Supplied records
========================================

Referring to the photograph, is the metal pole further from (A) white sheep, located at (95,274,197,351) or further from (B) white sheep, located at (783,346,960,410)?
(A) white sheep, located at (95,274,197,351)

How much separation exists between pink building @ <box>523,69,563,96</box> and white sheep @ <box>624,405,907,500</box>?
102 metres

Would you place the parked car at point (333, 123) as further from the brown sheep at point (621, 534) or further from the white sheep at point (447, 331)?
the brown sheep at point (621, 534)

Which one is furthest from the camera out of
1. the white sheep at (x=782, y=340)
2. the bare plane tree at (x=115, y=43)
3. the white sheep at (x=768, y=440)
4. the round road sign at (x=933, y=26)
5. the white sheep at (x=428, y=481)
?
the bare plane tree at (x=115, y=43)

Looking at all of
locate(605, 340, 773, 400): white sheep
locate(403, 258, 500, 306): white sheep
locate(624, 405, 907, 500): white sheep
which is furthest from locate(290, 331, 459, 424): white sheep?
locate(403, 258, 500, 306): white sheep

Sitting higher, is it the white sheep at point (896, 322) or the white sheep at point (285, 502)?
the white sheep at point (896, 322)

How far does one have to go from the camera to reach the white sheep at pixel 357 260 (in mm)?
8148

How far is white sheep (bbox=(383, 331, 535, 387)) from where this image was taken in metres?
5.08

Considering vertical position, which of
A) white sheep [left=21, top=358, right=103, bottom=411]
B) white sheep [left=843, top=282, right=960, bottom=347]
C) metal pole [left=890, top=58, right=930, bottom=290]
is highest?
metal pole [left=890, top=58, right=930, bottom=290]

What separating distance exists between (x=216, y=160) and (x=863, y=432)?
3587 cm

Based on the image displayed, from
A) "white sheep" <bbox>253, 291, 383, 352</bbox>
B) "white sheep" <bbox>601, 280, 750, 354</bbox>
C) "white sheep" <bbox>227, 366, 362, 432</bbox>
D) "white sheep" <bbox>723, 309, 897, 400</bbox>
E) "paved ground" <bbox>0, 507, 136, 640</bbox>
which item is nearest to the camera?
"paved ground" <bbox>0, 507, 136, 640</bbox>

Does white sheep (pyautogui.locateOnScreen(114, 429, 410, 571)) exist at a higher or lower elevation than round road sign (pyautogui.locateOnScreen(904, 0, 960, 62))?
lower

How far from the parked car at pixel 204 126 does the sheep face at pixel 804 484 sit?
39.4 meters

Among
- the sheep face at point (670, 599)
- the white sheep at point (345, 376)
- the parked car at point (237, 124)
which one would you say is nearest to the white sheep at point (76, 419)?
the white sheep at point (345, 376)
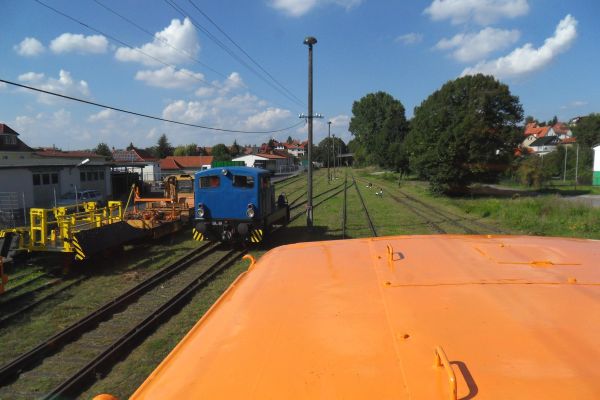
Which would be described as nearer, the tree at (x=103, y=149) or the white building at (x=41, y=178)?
the white building at (x=41, y=178)

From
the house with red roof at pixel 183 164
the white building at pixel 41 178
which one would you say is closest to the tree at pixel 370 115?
the house with red roof at pixel 183 164

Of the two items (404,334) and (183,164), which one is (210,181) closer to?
(404,334)

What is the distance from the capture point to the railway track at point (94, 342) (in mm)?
5395

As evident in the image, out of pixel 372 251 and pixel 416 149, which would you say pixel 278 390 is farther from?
pixel 416 149

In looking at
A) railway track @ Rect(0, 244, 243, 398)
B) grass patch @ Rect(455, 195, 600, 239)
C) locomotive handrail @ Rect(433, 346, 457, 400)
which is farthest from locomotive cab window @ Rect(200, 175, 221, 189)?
locomotive handrail @ Rect(433, 346, 457, 400)

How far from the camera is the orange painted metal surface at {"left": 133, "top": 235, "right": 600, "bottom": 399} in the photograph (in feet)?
4.54

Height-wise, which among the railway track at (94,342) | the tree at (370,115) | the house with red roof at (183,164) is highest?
the tree at (370,115)

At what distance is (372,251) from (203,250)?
12.0 meters

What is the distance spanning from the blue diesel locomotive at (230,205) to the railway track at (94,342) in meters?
3.57

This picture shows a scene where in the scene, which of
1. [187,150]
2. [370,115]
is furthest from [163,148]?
[370,115]

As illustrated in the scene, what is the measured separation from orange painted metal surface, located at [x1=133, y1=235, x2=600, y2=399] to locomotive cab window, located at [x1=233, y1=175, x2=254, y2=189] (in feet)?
38.3

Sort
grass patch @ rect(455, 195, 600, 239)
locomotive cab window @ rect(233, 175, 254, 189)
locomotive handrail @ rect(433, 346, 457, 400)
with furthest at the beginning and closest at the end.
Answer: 1. grass patch @ rect(455, 195, 600, 239)
2. locomotive cab window @ rect(233, 175, 254, 189)
3. locomotive handrail @ rect(433, 346, 457, 400)

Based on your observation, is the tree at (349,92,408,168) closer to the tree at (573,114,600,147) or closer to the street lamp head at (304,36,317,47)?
the tree at (573,114,600,147)

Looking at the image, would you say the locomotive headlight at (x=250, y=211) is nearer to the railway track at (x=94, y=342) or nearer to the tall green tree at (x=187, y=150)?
the railway track at (x=94, y=342)
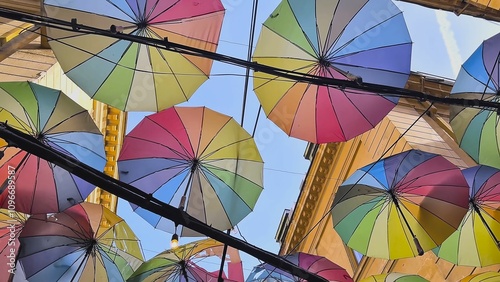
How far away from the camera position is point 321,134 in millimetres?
6891

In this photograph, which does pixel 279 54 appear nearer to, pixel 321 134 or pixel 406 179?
pixel 321 134

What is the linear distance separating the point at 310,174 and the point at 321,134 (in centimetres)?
919

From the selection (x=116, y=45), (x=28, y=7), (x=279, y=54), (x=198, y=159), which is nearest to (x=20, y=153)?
(x=116, y=45)

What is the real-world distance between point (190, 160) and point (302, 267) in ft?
7.16

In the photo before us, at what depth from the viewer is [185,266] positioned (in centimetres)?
713

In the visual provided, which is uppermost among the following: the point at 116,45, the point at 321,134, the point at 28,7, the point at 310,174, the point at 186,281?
the point at 28,7

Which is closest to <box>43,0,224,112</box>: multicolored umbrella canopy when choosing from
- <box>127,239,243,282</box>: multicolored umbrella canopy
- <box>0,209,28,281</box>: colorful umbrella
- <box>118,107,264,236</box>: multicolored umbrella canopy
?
<box>118,107,264,236</box>: multicolored umbrella canopy

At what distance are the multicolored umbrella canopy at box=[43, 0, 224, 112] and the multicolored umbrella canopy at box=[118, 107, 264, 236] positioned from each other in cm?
40

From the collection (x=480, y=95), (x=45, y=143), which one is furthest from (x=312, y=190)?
(x=45, y=143)

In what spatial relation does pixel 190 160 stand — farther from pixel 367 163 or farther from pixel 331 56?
pixel 367 163

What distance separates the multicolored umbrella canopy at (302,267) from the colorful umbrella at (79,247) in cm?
187

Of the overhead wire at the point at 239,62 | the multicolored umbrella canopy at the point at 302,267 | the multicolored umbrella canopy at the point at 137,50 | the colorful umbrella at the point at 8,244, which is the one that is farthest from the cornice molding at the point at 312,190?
the overhead wire at the point at 239,62

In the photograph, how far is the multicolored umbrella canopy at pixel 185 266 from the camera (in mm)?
6805

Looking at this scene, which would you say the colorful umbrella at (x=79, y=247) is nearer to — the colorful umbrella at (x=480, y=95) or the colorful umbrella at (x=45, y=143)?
the colorful umbrella at (x=45, y=143)
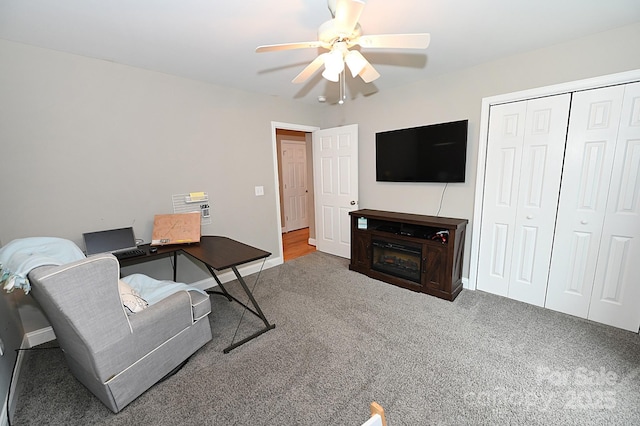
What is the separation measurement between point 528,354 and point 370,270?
1760mm

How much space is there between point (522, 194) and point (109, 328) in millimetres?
3493

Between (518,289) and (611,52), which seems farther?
(518,289)

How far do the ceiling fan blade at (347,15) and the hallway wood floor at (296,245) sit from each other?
3.37m

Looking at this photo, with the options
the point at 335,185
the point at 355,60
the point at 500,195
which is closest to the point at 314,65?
the point at 355,60

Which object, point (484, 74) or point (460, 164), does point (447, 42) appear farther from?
point (460, 164)

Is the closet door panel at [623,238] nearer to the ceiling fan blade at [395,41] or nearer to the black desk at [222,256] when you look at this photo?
the ceiling fan blade at [395,41]

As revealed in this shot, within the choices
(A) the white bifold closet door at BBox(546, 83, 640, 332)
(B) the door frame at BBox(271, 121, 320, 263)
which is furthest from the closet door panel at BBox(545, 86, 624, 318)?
(B) the door frame at BBox(271, 121, 320, 263)

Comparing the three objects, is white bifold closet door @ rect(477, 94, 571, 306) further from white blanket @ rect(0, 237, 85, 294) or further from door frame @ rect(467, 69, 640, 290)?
white blanket @ rect(0, 237, 85, 294)

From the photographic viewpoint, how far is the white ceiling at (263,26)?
1.67 metres

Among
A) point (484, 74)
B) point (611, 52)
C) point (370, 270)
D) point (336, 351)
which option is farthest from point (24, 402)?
point (611, 52)

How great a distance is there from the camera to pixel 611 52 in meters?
2.07

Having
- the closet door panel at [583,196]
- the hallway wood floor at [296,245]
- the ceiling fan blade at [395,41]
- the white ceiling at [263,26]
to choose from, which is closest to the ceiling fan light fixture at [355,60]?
the ceiling fan blade at [395,41]

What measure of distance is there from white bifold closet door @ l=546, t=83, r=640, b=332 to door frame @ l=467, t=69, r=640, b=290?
0.21 feet

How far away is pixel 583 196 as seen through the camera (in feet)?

========================================

Rewrite the portion of the data that begins with the line containing "Looking at this photo, with the options" and runs through the end of the data as a JSON list of strings, one string per line, omitting blank lines.

Response
[
  "Looking at this photo, with the options",
  "the point at 335,185",
  "the point at 355,60",
  "the point at 500,195",
  "which is closest to the point at 314,65?",
  "the point at 355,60",
  "Which object, point (484, 74) or point (460, 164), does point (447, 42) appear farther from?",
  "point (460, 164)",
  "Is the closet door panel at [623,238] nearer to the ceiling fan blade at [395,41] or nearer to the black desk at [222,256] when you look at this photo?",
  "the ceiling fan blade at [395,41]",
  "As revealed in this shot, within the choices",
  "(A) the white bifold closet door at BBox(546, 83, 640, 332)",
  "(B) the door frame at BBox(271, 121, 320, 263)",
  "which is furthest from the closet door panel at BBox(545, 86, 624, 318)?",
  "(B) the door frame at BBox(271, 121, 320, 263)",
  "Comparing the three objects, is white bifold closet door @ rect(477, 94, 571, 306) further from white blanket @ rect(0, 237, 85, 294) or further from door frame @ rect(467, 69, 640, 290)?",
  "white blanket @ rect(0, 237, 85, 294)",
  "From the photographic viewpoint, how far is the white ceiling at (263,26)?",
  "1.67 metres",
  "Among",
  "A) point (484, 74)",
  "B) point (611, 52)",
  "C) point (370, 270)",
  "D) point (336, 351)",
  "which option is farthest from point (24, 402)?",
  "point (611, 52)",
  "How great a distance is there from the camera to pixel 611 52 in meters?",
  "2.07",
  "Having",
  "- the closet door panel at [583,196]",
  "- the hallway wood floor at [296,245]",
  "- the ceiling fan blade at [395,41]",
  "- the white ceiling at [263,26]",
  "to choose from, which is closest to the ceiling fan light fixture at [355,60]?",
  "the ceiling fan blade at [395,41]",
  "What measure of distance is there from white bifold closet door @ l=546, t=83, r=640, b=332 to door frame @ l=467, t=69, r=640, b=290?",
  "0.21 feet",
  "How far away is pixel 583 196 as seen through the camera (in feet)?"
]